Statistics on permanent resettlement from Russia to Israel are also contradicting. Today nothing impedes a person to reside in Israel with an Israeli passport and in Russia with a Russian one. It is very difficult to calculate the number of the former and the latter. This is common world practice, which is quite new for us. We and the Israelis are monitoring the process and trying to comprehend whether it has more negative or positive aspects. De-jure Israel does not recognize dual citizenship, but de-facto we know about 200 thousand Israeli holders of Russian passports. And nobody gets arms twisted for this clear legal inconsistency. Israeli approach to such a situation is commensurate to the interests of an individual which are equal to the interests of the state.

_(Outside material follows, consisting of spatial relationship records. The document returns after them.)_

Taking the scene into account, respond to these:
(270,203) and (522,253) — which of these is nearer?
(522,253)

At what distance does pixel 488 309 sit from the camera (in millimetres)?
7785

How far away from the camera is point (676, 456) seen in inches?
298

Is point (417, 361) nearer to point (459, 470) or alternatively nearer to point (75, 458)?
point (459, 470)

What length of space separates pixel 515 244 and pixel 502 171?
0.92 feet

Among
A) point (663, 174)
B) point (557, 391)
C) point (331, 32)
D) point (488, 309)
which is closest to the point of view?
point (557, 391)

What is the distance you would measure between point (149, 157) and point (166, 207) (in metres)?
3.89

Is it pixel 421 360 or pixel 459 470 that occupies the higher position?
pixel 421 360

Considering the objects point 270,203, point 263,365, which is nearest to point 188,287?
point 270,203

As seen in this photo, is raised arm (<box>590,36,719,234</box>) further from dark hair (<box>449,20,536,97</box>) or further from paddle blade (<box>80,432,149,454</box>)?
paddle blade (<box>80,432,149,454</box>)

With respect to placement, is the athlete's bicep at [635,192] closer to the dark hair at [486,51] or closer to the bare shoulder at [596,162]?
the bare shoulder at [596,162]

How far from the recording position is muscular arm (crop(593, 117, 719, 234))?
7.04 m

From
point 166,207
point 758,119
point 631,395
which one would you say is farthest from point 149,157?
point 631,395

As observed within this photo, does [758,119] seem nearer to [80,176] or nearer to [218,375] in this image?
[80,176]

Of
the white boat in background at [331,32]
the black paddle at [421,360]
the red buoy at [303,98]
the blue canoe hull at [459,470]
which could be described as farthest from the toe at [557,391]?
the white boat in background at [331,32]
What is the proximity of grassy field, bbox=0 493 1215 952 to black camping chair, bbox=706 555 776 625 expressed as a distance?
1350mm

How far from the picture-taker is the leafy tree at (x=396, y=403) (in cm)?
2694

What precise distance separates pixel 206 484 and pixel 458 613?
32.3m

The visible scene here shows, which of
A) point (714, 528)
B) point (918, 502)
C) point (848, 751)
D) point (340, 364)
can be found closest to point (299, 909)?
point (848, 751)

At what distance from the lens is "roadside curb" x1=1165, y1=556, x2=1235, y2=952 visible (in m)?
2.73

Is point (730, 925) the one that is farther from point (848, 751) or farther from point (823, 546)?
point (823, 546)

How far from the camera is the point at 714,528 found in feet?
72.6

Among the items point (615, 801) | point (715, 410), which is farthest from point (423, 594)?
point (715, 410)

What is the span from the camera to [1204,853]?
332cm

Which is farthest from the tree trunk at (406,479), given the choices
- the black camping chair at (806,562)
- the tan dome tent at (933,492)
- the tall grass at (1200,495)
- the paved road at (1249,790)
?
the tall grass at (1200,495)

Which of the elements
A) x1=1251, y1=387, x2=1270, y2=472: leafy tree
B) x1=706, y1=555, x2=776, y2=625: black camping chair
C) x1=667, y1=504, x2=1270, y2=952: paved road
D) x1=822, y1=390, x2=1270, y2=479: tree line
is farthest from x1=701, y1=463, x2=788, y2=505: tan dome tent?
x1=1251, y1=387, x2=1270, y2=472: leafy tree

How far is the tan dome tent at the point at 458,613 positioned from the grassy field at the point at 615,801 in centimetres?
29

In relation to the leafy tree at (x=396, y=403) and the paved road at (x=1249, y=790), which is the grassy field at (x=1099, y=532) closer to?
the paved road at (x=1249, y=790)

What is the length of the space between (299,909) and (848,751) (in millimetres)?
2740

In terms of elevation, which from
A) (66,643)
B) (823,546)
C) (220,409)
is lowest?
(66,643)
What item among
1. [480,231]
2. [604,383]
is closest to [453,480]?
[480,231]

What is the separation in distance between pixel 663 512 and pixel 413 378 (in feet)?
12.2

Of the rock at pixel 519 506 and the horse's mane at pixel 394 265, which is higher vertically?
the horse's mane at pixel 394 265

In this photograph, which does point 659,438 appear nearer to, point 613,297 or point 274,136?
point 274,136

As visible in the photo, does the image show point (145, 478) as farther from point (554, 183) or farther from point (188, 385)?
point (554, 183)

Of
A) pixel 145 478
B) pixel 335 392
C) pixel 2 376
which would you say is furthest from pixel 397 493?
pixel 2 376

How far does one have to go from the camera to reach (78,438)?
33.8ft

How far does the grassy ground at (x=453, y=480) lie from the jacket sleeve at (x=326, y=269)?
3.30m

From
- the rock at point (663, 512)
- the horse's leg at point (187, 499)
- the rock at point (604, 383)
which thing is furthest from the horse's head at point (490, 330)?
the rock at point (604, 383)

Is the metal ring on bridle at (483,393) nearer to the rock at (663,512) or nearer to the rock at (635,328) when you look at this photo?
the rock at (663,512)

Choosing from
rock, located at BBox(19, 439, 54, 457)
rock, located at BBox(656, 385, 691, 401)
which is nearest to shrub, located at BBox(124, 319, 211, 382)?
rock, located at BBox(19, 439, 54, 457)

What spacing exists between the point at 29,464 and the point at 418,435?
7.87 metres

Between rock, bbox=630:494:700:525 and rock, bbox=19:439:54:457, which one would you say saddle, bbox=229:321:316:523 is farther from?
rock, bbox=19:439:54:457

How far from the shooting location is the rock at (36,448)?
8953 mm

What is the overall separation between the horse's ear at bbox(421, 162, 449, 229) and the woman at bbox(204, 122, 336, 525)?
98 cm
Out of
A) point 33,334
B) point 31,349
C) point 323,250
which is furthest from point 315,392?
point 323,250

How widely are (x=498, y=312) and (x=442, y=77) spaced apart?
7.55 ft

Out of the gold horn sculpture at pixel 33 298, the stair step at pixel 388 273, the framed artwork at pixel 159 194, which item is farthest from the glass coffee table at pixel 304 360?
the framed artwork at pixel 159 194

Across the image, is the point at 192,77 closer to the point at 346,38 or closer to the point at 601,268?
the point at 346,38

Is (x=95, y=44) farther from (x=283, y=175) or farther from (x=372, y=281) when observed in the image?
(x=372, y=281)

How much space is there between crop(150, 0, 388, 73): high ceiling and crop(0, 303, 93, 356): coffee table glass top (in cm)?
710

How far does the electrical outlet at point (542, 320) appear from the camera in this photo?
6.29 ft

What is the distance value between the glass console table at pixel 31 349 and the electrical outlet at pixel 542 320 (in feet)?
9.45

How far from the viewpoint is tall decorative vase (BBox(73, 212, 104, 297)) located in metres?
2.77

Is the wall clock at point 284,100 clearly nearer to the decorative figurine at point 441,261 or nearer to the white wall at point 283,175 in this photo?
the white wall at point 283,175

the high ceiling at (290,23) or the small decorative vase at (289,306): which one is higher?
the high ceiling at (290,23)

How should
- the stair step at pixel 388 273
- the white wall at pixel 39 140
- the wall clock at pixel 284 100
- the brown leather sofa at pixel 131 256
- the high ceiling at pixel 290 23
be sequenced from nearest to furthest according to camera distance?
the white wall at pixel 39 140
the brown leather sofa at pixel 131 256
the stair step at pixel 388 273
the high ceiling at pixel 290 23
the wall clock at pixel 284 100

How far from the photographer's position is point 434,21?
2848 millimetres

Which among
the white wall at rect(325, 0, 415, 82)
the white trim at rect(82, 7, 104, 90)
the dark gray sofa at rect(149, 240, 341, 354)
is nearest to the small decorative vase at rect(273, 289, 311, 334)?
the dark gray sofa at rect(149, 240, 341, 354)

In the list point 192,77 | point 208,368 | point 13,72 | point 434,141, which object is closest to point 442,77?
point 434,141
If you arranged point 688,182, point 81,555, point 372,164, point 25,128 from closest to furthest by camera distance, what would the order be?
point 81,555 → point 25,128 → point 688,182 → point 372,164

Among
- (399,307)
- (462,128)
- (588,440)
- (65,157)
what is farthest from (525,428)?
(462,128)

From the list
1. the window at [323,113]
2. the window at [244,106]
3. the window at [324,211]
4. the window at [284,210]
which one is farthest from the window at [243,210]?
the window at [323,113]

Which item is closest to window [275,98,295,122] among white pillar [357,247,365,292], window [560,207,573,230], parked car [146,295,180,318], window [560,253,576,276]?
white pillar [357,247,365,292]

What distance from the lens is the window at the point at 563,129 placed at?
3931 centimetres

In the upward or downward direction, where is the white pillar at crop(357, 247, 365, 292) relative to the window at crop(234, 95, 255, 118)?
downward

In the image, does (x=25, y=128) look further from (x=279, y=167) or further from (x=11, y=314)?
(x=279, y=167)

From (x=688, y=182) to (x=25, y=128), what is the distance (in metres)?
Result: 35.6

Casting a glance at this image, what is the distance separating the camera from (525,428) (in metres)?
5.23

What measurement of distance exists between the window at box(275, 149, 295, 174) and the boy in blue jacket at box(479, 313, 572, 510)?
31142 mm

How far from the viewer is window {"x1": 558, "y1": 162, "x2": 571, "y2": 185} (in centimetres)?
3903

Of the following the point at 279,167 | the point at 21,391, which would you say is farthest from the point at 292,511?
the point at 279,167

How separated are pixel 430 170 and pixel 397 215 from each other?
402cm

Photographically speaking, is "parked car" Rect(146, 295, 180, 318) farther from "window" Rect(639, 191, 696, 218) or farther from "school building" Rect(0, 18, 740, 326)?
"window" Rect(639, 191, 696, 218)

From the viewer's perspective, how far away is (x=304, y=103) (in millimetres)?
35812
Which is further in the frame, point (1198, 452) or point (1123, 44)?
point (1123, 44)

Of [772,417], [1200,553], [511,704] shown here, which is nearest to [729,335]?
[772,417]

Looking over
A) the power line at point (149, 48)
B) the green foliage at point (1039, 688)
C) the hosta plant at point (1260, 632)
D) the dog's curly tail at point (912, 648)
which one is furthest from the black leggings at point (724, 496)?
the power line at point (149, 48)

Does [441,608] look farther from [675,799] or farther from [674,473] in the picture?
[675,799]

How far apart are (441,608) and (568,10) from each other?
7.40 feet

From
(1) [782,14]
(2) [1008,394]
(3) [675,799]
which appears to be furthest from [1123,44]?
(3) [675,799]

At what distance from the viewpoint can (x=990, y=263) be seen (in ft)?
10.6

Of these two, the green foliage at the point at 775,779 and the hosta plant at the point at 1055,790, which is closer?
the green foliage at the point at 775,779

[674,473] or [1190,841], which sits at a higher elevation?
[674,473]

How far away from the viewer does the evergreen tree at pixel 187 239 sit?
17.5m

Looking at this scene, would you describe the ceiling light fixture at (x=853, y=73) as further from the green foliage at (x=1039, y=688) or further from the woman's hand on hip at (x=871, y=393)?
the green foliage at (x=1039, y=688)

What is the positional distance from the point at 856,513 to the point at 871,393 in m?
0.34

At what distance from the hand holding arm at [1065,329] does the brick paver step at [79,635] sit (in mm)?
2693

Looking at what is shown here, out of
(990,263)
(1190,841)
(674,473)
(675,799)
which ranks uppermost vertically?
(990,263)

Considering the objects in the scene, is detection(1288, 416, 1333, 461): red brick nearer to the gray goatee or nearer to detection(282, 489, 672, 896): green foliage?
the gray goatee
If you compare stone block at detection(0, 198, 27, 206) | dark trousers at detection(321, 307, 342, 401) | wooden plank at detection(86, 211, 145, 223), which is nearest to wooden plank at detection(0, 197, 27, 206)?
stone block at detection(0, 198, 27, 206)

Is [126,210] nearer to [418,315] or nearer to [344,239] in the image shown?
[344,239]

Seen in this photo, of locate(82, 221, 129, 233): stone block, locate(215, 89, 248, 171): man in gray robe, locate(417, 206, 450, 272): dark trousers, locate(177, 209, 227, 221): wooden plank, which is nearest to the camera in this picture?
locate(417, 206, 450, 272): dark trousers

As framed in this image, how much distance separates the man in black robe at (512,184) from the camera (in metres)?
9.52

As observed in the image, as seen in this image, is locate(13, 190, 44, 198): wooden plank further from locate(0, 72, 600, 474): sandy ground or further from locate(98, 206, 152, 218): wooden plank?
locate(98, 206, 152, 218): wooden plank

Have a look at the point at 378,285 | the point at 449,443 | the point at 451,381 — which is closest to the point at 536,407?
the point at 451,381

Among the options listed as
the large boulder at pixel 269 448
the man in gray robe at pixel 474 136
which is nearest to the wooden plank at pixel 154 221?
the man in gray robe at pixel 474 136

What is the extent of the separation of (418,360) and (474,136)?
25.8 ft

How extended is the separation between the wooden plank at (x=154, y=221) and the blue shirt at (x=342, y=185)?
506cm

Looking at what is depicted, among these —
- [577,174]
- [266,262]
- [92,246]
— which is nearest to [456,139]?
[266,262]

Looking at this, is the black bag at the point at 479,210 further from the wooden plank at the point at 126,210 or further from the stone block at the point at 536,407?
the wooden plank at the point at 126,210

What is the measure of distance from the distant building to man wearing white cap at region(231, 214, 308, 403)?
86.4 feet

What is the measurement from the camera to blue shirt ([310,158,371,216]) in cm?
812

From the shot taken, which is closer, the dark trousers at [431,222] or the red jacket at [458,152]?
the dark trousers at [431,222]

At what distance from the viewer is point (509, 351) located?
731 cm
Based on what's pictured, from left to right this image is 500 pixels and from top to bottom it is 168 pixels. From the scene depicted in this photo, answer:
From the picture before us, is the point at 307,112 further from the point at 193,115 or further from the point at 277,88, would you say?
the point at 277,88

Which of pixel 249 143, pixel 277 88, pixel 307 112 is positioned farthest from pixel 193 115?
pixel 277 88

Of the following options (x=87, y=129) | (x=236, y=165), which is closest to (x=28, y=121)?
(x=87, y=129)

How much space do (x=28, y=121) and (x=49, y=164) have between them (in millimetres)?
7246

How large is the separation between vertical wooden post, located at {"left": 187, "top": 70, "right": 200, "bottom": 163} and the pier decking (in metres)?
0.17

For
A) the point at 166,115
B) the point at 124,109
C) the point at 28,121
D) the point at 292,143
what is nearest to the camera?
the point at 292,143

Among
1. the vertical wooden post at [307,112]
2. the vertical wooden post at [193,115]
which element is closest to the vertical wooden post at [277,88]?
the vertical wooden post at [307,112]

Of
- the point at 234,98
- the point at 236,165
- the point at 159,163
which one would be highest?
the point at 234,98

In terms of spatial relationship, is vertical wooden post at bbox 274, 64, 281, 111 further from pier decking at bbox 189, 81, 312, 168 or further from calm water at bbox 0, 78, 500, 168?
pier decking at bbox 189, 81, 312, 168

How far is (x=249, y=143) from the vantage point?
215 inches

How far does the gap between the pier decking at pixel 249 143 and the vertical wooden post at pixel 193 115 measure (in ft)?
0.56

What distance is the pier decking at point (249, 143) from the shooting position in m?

The justice ministries of our countries are considering an intergovernmental agreement on extradition of people accused of crimes committed on the Russian territory. However the process has been currently suspended on our initiative. Although the problem in relations with Israel is quite actual, it is completely new for our country. Russia has similar agreements with Baltic republics, but so far there have been no enforcement cases. I can say the process has begun, but I don’t know when it will be over.

As for the attitude to the Russian language, I would say many countries which are geographically close to Russia and consider themselves civilized can learn a lot from Israel in this respect. Israel does not ignore the Russian language and it never tried to oust it. There is an official line to study two state languages in Israel: Hebrew and Arabic, but not to the detriment of other languages. The first foreign language here is English, while French used to be the second for a long time, but ceded the place to the Russian language today. The Russian is taught in schools and higher educational establishments. Israeli specialists prepared special manuals for children from mixed families this year. Besides domestic Israeli initiatives, there are also outside non-government organizations which actively promote the process. First and foremost, I would like to mention the Russkiy Mir (Russian World) Foundation headed by Vyacheslav Nikonov. The foundation is very efficient and I highly appreciate its efforts to support the Russian language. To study in the Israeli Open University in Tel Aviv by correspondence it is sufficient to simply speak Russian. The same concerns all exams and the diploma. The Russian-language state diploma triggers no employment problems. It is accepted on the whole territory of the country.

The Russian language, culture and commonplace customs and habits have become an integral part of both social and political life. They speak Russian to me everywhere in Israel – in the presidential office and the foreign ministry. A growing number of official negotiations between Russian and Israeli delegations are conducted in the Russian language. One may claim it is not important for a professional which language to speak. But that is not true in reality. The absence of a language barrier and the presence of commonplace habits promote the formation of a civilized view on many political processes.